POJO classes are created for database and at the same time value-objects classes are created with getter and setter methods that will easily hold the content.
So,for the purpose of mapping in between java with database, value-objects and POJO classes are implemented.
import java.io.Serializable;
public class Course implements Serializable {
protected int courseId;
protected String courseName;
protected String courseType;
public Course() {
courseName = new String();
courseType = new String();
}
public Course(String courseName, String courseType) {
this.courseName = courseName;
this.courseType = courseType;
}
public Course(int courseId, String courseName, String courseType) {
this.courseId = courseId;
this.courseName = courseName;
this.courseType = courseType;
}
public int getCourseId() {
return courseId;
}
public void setCourseId(int courseId) {
this.courseId = courseId;
}
public String getCourseName() {
return courseName;
}
public void setCourseName(String courseName) {
this.courseName = courseName;
}
public String getCourseType() {
return courseType;
}
public void setCourseType(String courseType) {
this.courseType = courseType;
}
#Override
public int hashCode() {
return courseId;
}
#Override
public boolean equals(Object obj) {
if (obj != null || obj instanceof Course) {
Course c = (Course) obj;
if (courseId == c.courseId && courseName.equals(c.courseName)

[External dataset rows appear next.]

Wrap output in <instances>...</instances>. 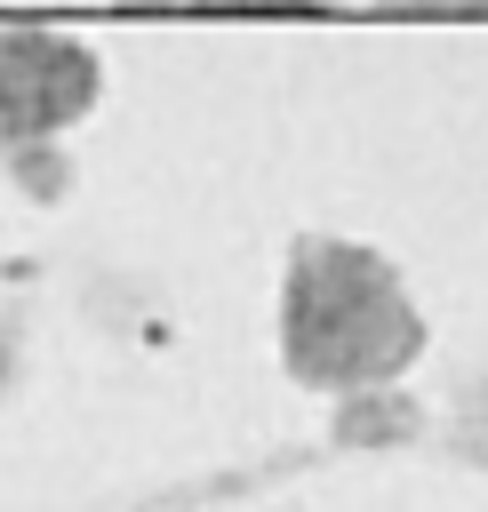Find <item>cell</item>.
Returning <instances> with one entry per match:
<instances>
[{
  "label": "cell",
  "instance_id": "cell-2",
  "mask_svg": "<svg viewBox=\"0 0 488 512\" xmlns=\"http://www.w3.org/2000/svg\"><path fill=\"white\" fill-rule=\"evenodd\" d=\"M96 104V56L56 32H0V128L56 136Z\"/></svg>",
  "mask_w": 488,
  "mask_h": 512
},
{
  "label": "cell",
  "instance_id": "cell-3",
  "mask_svg": "<svg viewBox=\"0 0 488 512\" xmlns=\"http://www.w3.org/2000/svg\"><path fill=\"white\" fill-rule=\"evenodd\" d=\"M200 8H224V16H312L320 0H200Z\"/></svg>",
  "mask_w": 488,
  "mask_h": 512
},
{
  "label": "cell",
  "instance_id": "cell-1",
  "mask_svg": "<svg viewBox=\"0 0 488 512\" xmlns=\"http://www.w3.org/2000/svg\"><path fill=\"white\" fill-rule=\"evenodd\" d=\"M424 320L408 280L360 240H304L280 280V352L320 392L384 384L416 360Z\"/></svg>",
  "mask_w": 488,
  "mask_h": 512
}]
</instances>
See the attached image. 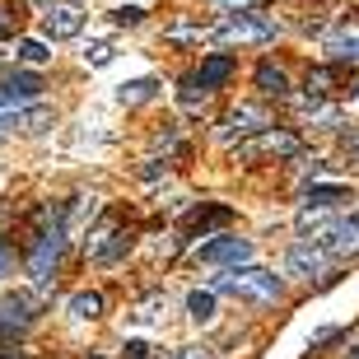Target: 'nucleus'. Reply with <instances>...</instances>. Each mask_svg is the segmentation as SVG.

&& courseType.equals(c.courseType))
return true;
}
return false;
}
#Override
public String toString() {
return "Course[" + courseId + "," + courseName + "," + courseType + "]";
}
}
public class UserInfo {
String LoginId;
String Password;
String FirstName;
String LastName;
String Email;
String Mobile;
String Address;
String DOB;
public String getLoginId() {
return LoginId;
}
public void setLoginId(String loginId) {
LoginId = loginId;
}
public String getPassword() {
return Password;
}
public void setPassword(String password) {
Password = password;
}
public String getFirstName() {
return FirstName;
}
public void setFirstName(String firstName) {
FirstName = firstName;
}
public String getLastName() {
return LastName;
}
public void setLastName(String lastName) {
LastName = lastName;
}
public String getEmail() {
return Email;
}
public void setEmail(String email) {
Email = email;
}
public String getMobile() {
return Mobile;
}
public void setMobile(String mobile) {
Mobile = mobile;
}
public String getAddress() {
return Address;
}
public void setAddress(String address) {
Address = address;
}
public String getDOB() {
return DOB;
}
public void setDOB(String DOB) {
this.DOB = DOB;
}
}
File-setting-plugins-Browse repositories
Search RoboPOJOGenerator and install, Restart Android studio
Open Project and right click on package select on Generate POJO from JSON
Paste JSON in dialogbox and select option according your requirements
Click on Generate button
If a class is not bogged down from a framework or a library, then an object created from that class is recognized as a POJO.
Let's see some examples:
class MyServlet extends HttpServlet{
//....
}
The sole meaning of MyServlet class is given by the HttpServlet class. Therefore the objects created from the MyServlet are not POJOs.
class MyClass implements Serializable{
//...
}
The Serializable interface does not give a meaning to the class MyClass. Therefore the objects created from the MyClass are POJOs.